[Saved entries]
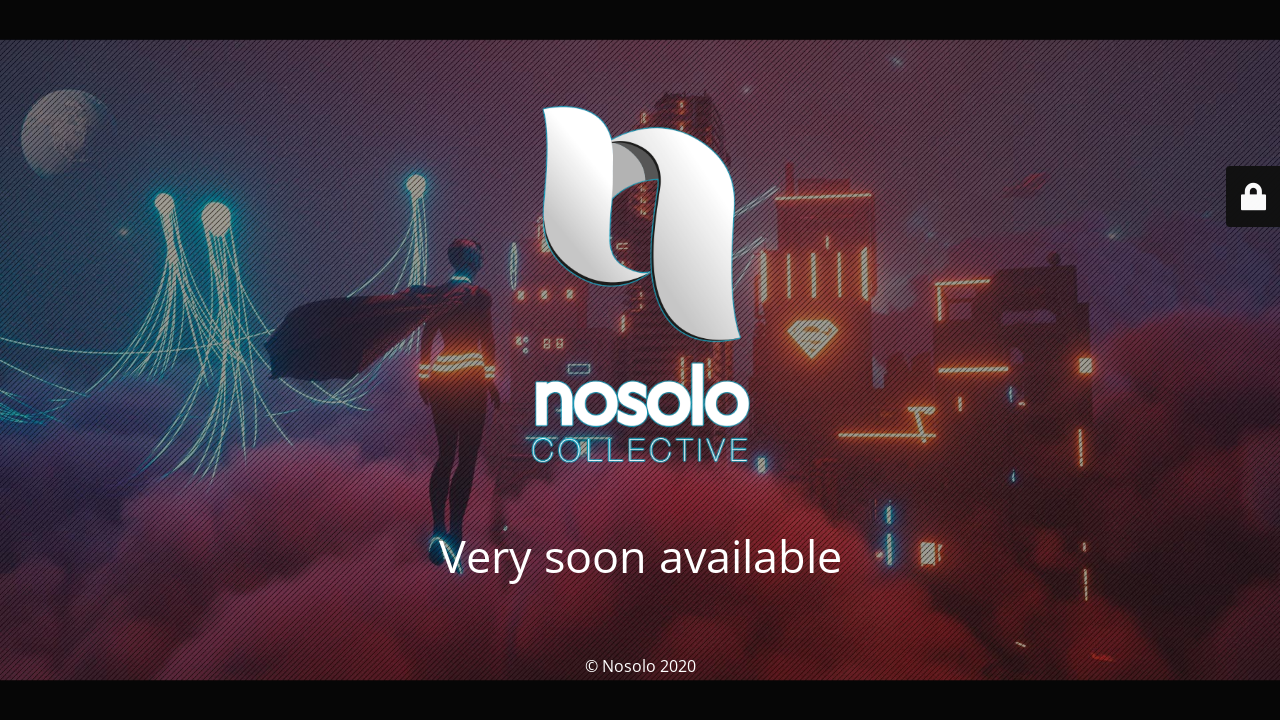

--- FILE ---
content_type: text/html; charset=UTF-8
request_url: http://nosolografica.es/homepages/portfolio-freelance/
body_size: 2087
content:
<!DOCTYPE html>
<html lang="en-US">
<head>
	<meta charset="UTF-8" />
	<title>NOSOLO</title>		<meta name="viewport" content="width=device-width, maximum-scale=1, initial-scale=1, minimum-scale=1">
	<meta name="description" content="Images that matter"/>
	<meta http-equiv="X-UA-Compatible" content="" />
	<meta property="og:site_name" content="Nosolo - Images that matter"/>
	<meta property="og:title" content="NOSOLO"/>
	<meta property="og:type" content="Maintenance"/>
	<meta property="og:url" content="http://nosolografica.es"/>
	<meta property="og:description" content=""/>
				<meta property="og:image" content="http://nosolografica.es/wp-content/uploads/2020/12/Logo_mantenimiento.png" />
			<meta property="og:image:url" content="http://nosolografica.es/wp-content/uploads/2020/12/Logo_mantenimiento.png"/>
			<meta property="og:image:secure_url" content="http://nosolografica.es/wp-content/uploads/2020/12/Logo_mantenimiento.png"/>
			<meta property="og:image:type" content="png"/>
			<link rel="profile" href="http://gmpg.org/xfn/11" />
	<link rel="pingback" href="http://nosolografica.es/xmlrpc.php" />
	<link rel='stylesheet' id='mtnc-style-css' href='http://nosolografica.es/wp-content/plugins/maintenance/load/css/style.css?ver=1746097023' type='text/css' media='all' />
<link rel='stylesheet' id='mtnc-fonts-css' href='http://nosolografica.es/wp-content/plugins/maintenance/load/css/fonts.css?ver=1746097023' type='text/css' media='all' />
<style type="text/css">body {background-color: #111111}.preloader {background-color: #111111}body {font-family: Open Sans; }.site-title, .preloader i, .login-form, .login-form a.lost-pass, .btn-open-login-form, .site-content, .user-content-wrapper, .user-content, footer, .maintenance a{color: #ffffff;} a.close-user-content, #mailchimp-box form input[type="submit"], .login-form input#submit.button  {border-color:#ffffff} input[type="submit"]:hover{background-color:#ffffff} input:-webkit-autofill, input:-webkit-autofill:focus{-webkit-text-fill-color:#ffffff} body &gt; .login-form-container{background-color:#111111}.btn-open-login-form{background-color:#111111}input:-webkit-autofill, input:-webkit-autofill:focus{-webkit-box-shadow:0 0 0 50px #111111 inset}input[type='submit']:hover{color:#111111} #custom-subscribe #submit-subscribe:before{background-color:#111111} </style>    
    <!--[if IE]><script type="text/javascript" src="http://nosolografica.es/wp-content/plugins/maintenance/load/js/jquery.backstretch.min.js"></script><![endif]--><link rel="stylesheet" href="https://fonts.bunny.net/css?family=Open%20Sans:300,300italic,regular,italic,600,600italic,700,700italic,800,800italic:300"></head>

<body class="maintenance ">

<div class="main-container">
	<div class="preloader"><i class="fi-widget" aria-hidden="true"></i></div>	<div id="wrapper">
		<div class="center logotype">
			<header>
				        <div class="logo-box" rel="home">
            <img src="http://nosolografica.es/wp-content/uploads/2020/12/Logo_mantenimiento.png" srcset="http://nosolografica.es/wp-content/uploads/2020/12/Logo_mantenimiento.png 2x" width="250"  alt="logo">
        </div>
    			</header>
		</div>
		<div id="content" class="site-content">
			<div class="center">
                <h2 class="heading font-center" style="font-weight:300;font-style:normal"> Very soon available</h2><div class="description" style="font-weight:300;font-style:normal"></p>
</div>			</div>
		</div>
	</div> <!-- end wrapper -->
	<footer>
		<div class="center">
			<div style="font-weight:300;font-style:normal">© Nosolo 2020</div>		</div>
	</footer>
					<picture class="bg-img">
						<img class="skip-lazy" src="http://nosolografica.es/wp-content/uploads/2020/12/Imagen_mantenimiento-1.jpg">
		</picture>
	</div>

	<div class="login-form-container">
		<input type="hidden" id="mtnc_login_check" name="mtnc_login_check" value="7665346f2c" /><input type="hidden" name="_wp_http_referer" value="/homepages/portfolio-freelance/" /><form id="login-form" class="login-form" method="post"><label>User Login</label><span class="login-error"></span><span class="licon user-icon"><input type="text" name="log" id="log" value="" size="20" class="input username" placeholder="Username" /></span><span class="picon pass-icon"><input type="password" name="pwd" id="login_password" value="" size="20" class="input password" placeholder="Password" /></span><a class="lost-pass" href="http://nosolografica.es/wp-login.php?action=lostpassword">Lost Password</a><input type="submit" class="button" name="submit" id="submit" value="Login" /><input type="hidden" name="is_custom_login" value="1" /><input type="hidden" id="mtnc_login_check" name="mtnc_login_check" value="7665346f2c" /><input type="hidden" name="_wp_http_referer" value="/homepages/portfolio-freelance/" /></form>		    <div id="btn-open-login-form" class="btn-open-login-form">
        <i class="fi-lock"></i>

    </div>
    <div id="btn-sound" class="btn-open-login-form sound">
        <i id="value_botton" class="fa fa-volume-off" aria-hidden="true"></i>
    </div>
    	</div>
<!--[if lte IE 10]>
<script type="text/javascript" src="http://nosolografica.es/wp-includes/js/jquery/jquery.min.js?ver=1" id="jquery_ie-js"></script>
<![endif]-->
<!--[if !IE]><!--><script type="text/javascript" src="http://nosolografica.es/wp-includes/js/jquery/jquery.min.js?ver=3.7.1" id="jquery-core-js"></script>
<script type="text/javascript" src="http://nosolografica.es/wp-includes/js/jquery/jquery-migrate.min.js?ver=3.4.1" id="jquery-migrate-js"></script>
<!--<![endif]--><script type="text/javascript" id="_frontend-js-extra">
/* <![CDATA[ */
var mtnc_front_options = {"body_bg":"http:\/\/nosolografica.es\/wp-content\/uploads\/2020\/12\/Imagen_mantenimiento-1.jpg","gallery_array":[],"blur_intensity":"1","font_link":["Open Sans:300,300italic,regular,italic,600,600italic,700,700italic,800,800italic:300"]};
/* ]]> */
</script>
<script type="text/javascript" src="http://nosolografica.es/wp-content/plugins/maintenance/load/js/jquery.frontend.js?ver=1746097023" id="_frontend-js"></script>

</body>
</html>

[Goal of the exercise]
Omit the pictures, then give every record back exactly as it stands.

[Task solution]
--- FILE ---
content_type: text/html; charset=UTF-8
request_url: http://nosolografica.es/homepages/portfolio-freelance/
body_size: 2087
content:
<!DOCTYPE html>
<html lang="en-US">
<head>
	<meta charset="UTF-8" />
	<title>NOSOLO</title>		<meta name="viewport" content="width=device-width, maximum-scale=1, initial-scale=1, minimum-scale=1">
	<meta name="description" content="Images that matter"/>
	<meta http-equiv="X-UA-Compatible" content="" />
	<meta property="og:site_name" content="Nosolo - Images that matter"/>
	<meta property="og:title" content="NOSOLO"/>
	<meta property="og:type" content="Maintenance"/>
	<meta property="og:url" content="http://nosolografica.es"/>
	<meta property="og:description" content=""/>
				<meta property="og:image" content="http://nosolografica.es/wp-content/uploads/2020/12/Logo_mantenimiento.png" />
			<meta property="og:image:url" content="http://nosolografica.es/wp-content/uploads/2020/12/Logo_mantenimiento.png"/>
			<meta property="og:image:secure_url" content="http://nosolografica.es/wp-content/uploads/2020/12/Logo_mantenimiento.png"/>
			<meta property="og:image:type" content="png"/>
			<link rel="profile" href="http://gmpg.org/xfn/11" />
	<link rel="pingback" href="http://nosolografica.es/xmlrpc.php" />
	<link rel='stylesheet' id='mtnc-style-css' href='http://nosolografica.es/wp-content/plugins/maintenance/load/css/style.css?ver=1746097023' type='text/css' media='all' />
<link rel='stylesheet' id='mtnc-fonts-css' href='http://nosolografica.es/wp-content/plugins/maintenance/load/css/fonts.css?ver=1746097023' type='text/css' media='all' />
<style type="text/css">body {background-color: #111111}.preloader {background-color: #111111}body {font-family: Open Sans; }.site-title, .preloader i, .login-form, .login-form a.lost-pass, .btn-open-login-form, .site-content, .user-content-wrapper, .user-content, footer, .maintenance a{color: #ffffff;} a.close-user-content, #mailchimp-box form input[type="submit"], .login-form input#submit.button  {border-color:#ffffff} input[type="submit"]:hover{background-color:#ffffff} input:-webkit-autofill, input:-webkit-autofill:focus{-webkit-text-fill-color:#ffffff} body &gt; .login-form-container{background-color:#111111}.btn-open-login-form{background-color:#111111}input:-webkit-autofill, input:-webkit-autofill:focus{-webkit-box-shadow:0 0 0 50px #111111 inset}input[type='submit']:hover{color:#111111} #custom-subscribe #submit-subscribe:before{background-color:#111111} </style>    
    <!--[if IE]><script type="text/javascript" src="http://nosolografica.es/wp-content/plugins/maintenance/load/js/jquery.backstretch.min.js"></script><![endif]--><link rel="stylesheet" href="https://fonts.bunny.net/css?family=Open%20Sans:300,300italic,regular,italic,600,600italic,700,700italic,800,800italic:300"></head>

<body class="maintenance ">

<div class="main-container">
	<div class="preloader"><i class="fi-widget" aria-hidden="true"></i></div>	<div id="wrapper">
		<div class="center logotype">
			<header>
				        <div class="logo-box" rel="home">
            <img src="http://nosolografica.es/wp-content/uploads/2020/12/Logo_mantenimiento.png" srcset="http://nosolografica.es/wp-content/uploads/2020/12/Logo_mantenimiento.png 2x" width="250"  alt="logo">
        </div>
    			</header>
		</div>
		<div id="content" class="site-content">
			<div class="center">
                <h2 class="heading font-center" style="font-weight:300;font-style:normal"> Very soon available</h2><div class="description" style="font-weight:300;font-style:normal"></p>
</div>			</div>
		</div>
	</div> <!-- end wrapper -->
	<footer>
		<div class="center">
			<div style="font-weight:300;font-style:normal">© Nosolo 2020</div>		</div>
	</footer>
					<picture class="bg-img">
						<img class="skip-lazy" src="http://nosolografica.es/wp-content/uploads/2020/12/Imagen_mantenimiento-1.jpg">
		</picture>
	</div>

	<div class="login-form-container">
		<input type="hidden" id="mtnc_login_check" name="mtnc_login_check" value="7665346f2c" /><input type="hidden" name="_wp_http_referer" value="/homepages/portfolio-freelance/" /><form id="login-form" class="login-form" method="post"><label>User Login</label><span class="login-error"></span><span class="licon user-icon"><input type="text" name="log" id="log" value="" size="20" class="input username" placeholder="Username" /></span><span class="picon pass-icon"><input type="password" name="pwd" id="login_password" value="" size="20" class="input password" placeholder="Password" /></span><a class="lost-pass" href="http://nosolografica.es/wp-login.php?action=lostpassword">Lost Password</a><input type="submit" class="button" name="submit" id="submit" value="Login" /><input type="hidden" name="is_custom_login" value="1" /><input type="hidden" id="mtnc_login_check" name="mtnc_login_check" value="7665346f2c" /><input type="hidden" name="_wp_http_referer" value="/homepages/portfolio-freelance/" /></form>		    <div id="btn-open-login-form" class="btn-open-login-form">
        <i class="fi-lock"></i>

    </div>
    <div id="btn-sound" class="btn-open-login-form sound">
        <i id="value_botton" class="fa fa-volume-off" aria-hidden="true"></i>
    </div>
    	</div>
<!--[if lte IE 10]>
<script type="text/javascript" src="http://nosolografica.es/wp-includes/js/jquery/jquery.min.js?ver=1" id="jquery_ie-js"></script>
<![endif]-->
<!--[if !IE]><!--><script type="text/javascript" src="http://nosolografica.es/wp-includes/js/jquery/jquery.min.js?ver=3.7.1" id="jquery-core-js"></script>
<script type="text/javascript" src="http://nosolografica.es/wp-includes/js/jquery/jquery-migrate.min.js?ver=3.4.1" id="jquery-migrate-js"></script>
<!--<![endif]--><script type="text/javascript" id="_frontend-js-extra">
/* <![CDATA[ */
var mtnc_front_options = {"body_bg":"http:\/\/nosolografica.es\/wp-content\/uploads\/2020\/12\/Imagen_mantenimiento-1.jpg","gallery_array":[],"blur_intensity":"1","font_link":["Open Sans:300,300italic,regular,italic,600,600italic,700,700italic,800,800italic:300"]};
/* ]]> */
</script>
<script type="text/javascript" src="http://nosolografica.es/wp-content/plugins/maintenance/load/js/jquery.frontend.js?ver=1746097023" id="_frontend-js"></script>

</body>
</html>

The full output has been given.